Полицейские подвезли Луизу и Томаса до площади Жандарменмаркт, там они устроились посидеть на террасе кафе «Луттер и Вегнер», где, как обычно по утрам, собиралась публика, состоящая из туристов, предпринимателей и журналистов. Когда им принесли напитки, Луиза, пригубив белого вина и оглядев сквозь солнцезащитные очки накрытые белыми скатертями столики, сказала, что их вид напоминает ей саваны.

– Если ты предпочитаешь побыть одна в номере, только скажи, и мы сразу уйдем! – сказал Томас.

Луиза отрицательно покачала головой:

– Нет, после вчерашнего мне тут гораздо спокойнее.

Он кивнул:

– Наверное, надо было предоставить Тойфельсберг Курцу с оперативным отрядом.

– Может быть. Но с другой стороны, мне важно было увидеть место, где был в плену Могенс и где его убили.

Луиза достала пакет с вещами Могенса, который ей дал Курц, и разложила его содержимое на столике. Кроме потертого бумажника, там оказалась связка ключей, маленький фирменный календарик «Майланд», карта Берлина и несколько монет в один евро. Полистав календарь, она заметила, что в нем отмечен день ее рождения, а так на страницах не было видно особых помет.

– Можно взять? – спросил Томас, указав рукой на карту.

Луиза кивнула, он взял карту и развернул. Он быстро просмотрел ее в поисках помет, но, не найдя ничего, снова сложил и бросил на стол.

Луиза открыла бумажник Могенса. Там была его карточка медицинского страхования. В отделе для документов лежало несколько квитанций с Главного вокзала и чек булочной во Фридрихсхайне. Кроме того, билет на метро и билет теплоходной экскурсии по Копенгагену.

– Мы с ним были на этой экскурсии давно, еще детьми, – сказала Луиза, показывая Томасу билеты. – У Могенса всегда начиналась морская болезнь, но все равно он любил кататься на экскурсионном теплоходе.

Она сложила все обратно в бумажник и тут заметила в последнем кармашке маленькую фотографию:

– Этот снимок сделан в автомате. Я тогда как раз окончила школу. Подумать только, он ее все эти годы хранил!

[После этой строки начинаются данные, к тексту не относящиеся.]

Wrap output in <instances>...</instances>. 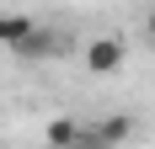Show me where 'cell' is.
I'll list each match as a JSON object with an SVG mask.
<instances>
[{"instance_id":"cell-1","label":"cell","mask_w":155,"mask_h":149,"mask_svg":"<svg viewBox=\"0 0 155 149\" xmlns=\"http://www.w3.org/2000/svg\"><path fill=\"white\" fill-rule=\"evenodd\" d=\"M123 59H128V48H123V37H118V32H102V37H91V43H86V69H91V74L123 69Z\"/></svg>"},{"instance_id":"cell-2","label":"cell","mask_w":155,"mask_h":149,"mask_svg":"<svg viewBox=\"0 0 155 149\" xmlns=\"http://www.w3.org/2000/svg\"><path fill=\"white\" fill-rule=\"evenodd\" d=\"M91 138H96L102 149H118V144H128V138H134V117H128V112H112V117L91 122Z\"/></svg>"},{"instance_id":"cell-3","label":"cell","mask_w":155,"mask_h":149,"mask_svg":"<svg viewBox=\"0 0 155 149\" xmlns=\"http://www.w3.org/2000/svg\"><path fill=\"white\" fill-rule=\"evenodd\" d=\"M16 53H21V59H32V64H38V59H54V53H59V32L38 21V27L21 37V48H16Z\"/></svg>"},{"instance_id":"cell-4","label":"cell","mask_w":155,"mask_h":149,"mask_svg":"<svg viewBox=\"0 0 155 149\" xmlns=\"http://www.w3.org/2000/svg\"><path fill=\"white\" fill-rule=\"evenodd\" d=\"M38 27V21H32V16H21V11H11V16H0V48H21V37H27V32Z\"/></svg>"},{"instance_id":"cell-5","label":"cell","mask_w":155,"mask_h":149,"mask_svg":"<svg viewBox=\"0 0 155 149\" xmlns=\"http://www.w3.org/2000/svg\"><path fill=\"white\" fill-rule=\"evenodd\" d=\"M80 128H86L80 117H48V149H75Z\"/></svg>"},{"instance_id":"cell-6","label":"cell","mask_w":155,"mask_h":149,"mask_svg":"<svg viewBox=\"0 0 155 149\" xmlns=\"http://www.w3.org/2000/svg\"><path fill=\"white\" fill-rule=\"evenodd\" d=\"M144 27H150V37H155V11H150V21H144Z\"/></svg>"}]
</instances>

– Наверное, Луиза, он очень тебя любил.

Она кивнула, с трудом удерживая подступающие слезы:

– А ведь все, черт побери, могло сложиться иначе, если бы только… – Она покачала головой и вытерла хлынувшие слезы. – Если бы только я больше уделяла ему внимания, почаще бы звонила…

– Ты ни в чем не виновата, Луиза, перестань себя упрекать.

Она покачала головой:

– Могенс заслуживал лучшего – лучшей сестры, например.

– Мне кажется, ты – это самое лучшее, что было в его жизни.

– Если так, то это еще печальнее.

Томас потянулся через стол и взял ее руку:

– Я очень хорошо понимаю, что ты сейчас чувствуешь.

Она убрала руку и тихо покачала головой.

– Ты не виновата в его смерти.

– Так отчего же тогда у меня такое чувство?

Томас отпил пива из бокала и тяжело вздохнул:

– Когда погибла Ева, а я не смог найти убийцу, для меня все рухнуло. Я ненавидел себя за то, что не был дома и не защитил ее, за все, чего я для нее не сделал, за все, что мы могли бы сделать вместе, но что было упущено. Дело дошло до того, что я возненавидел все вокруг: друзей, соседей и товарищей по работе. Ненависть моя была такова, что мне уже и жить не хотелось, и я с горя запил.

– И что же тебя тогда остановило?

– Сам не знаю. Время, наверное, поддержка друзей, а может быть, то, что пьянство губит тебя слишком медленно, так что я бросил эту затею на полдороге. Но как бы то ни было, я избавился от ненависти и озлобления. И все было хорошо, пока недавно я не узнал, что Ева встречалась с другим мужчиной. Тут все началось сызнова. Злость и обида опять овладели мной.

– Так, по-твоему, получается, что этому не бывает конца?

– Нет. Я считаю, что нужно думать о том хорошем, что было в прошлом, вспоминать все лучшее, что было у вас в жизни, то, что вы успели сделать вместе. И забыть все упреки и обиды. – Томас пожал плечами. – На самом деле я тоже толком не знаю. Чувствую только, что если дать этому волю, то оно отравит тебе весь остаток жизни.

Луиза кивнула и вытерла мокрые щеки. От слез у нее потекла тушь. Обнаружив это, она извинилась и ушла в туалет приводить себя в порядок.

Томас проводил ее глазами и допил остатки пива. Ему было жаль ее, но он сомневался, что от его слов что-то изменится. Сам-то он терпеть не мог, когда другие, в особенности Йонсон, донимали его мудрыми советами.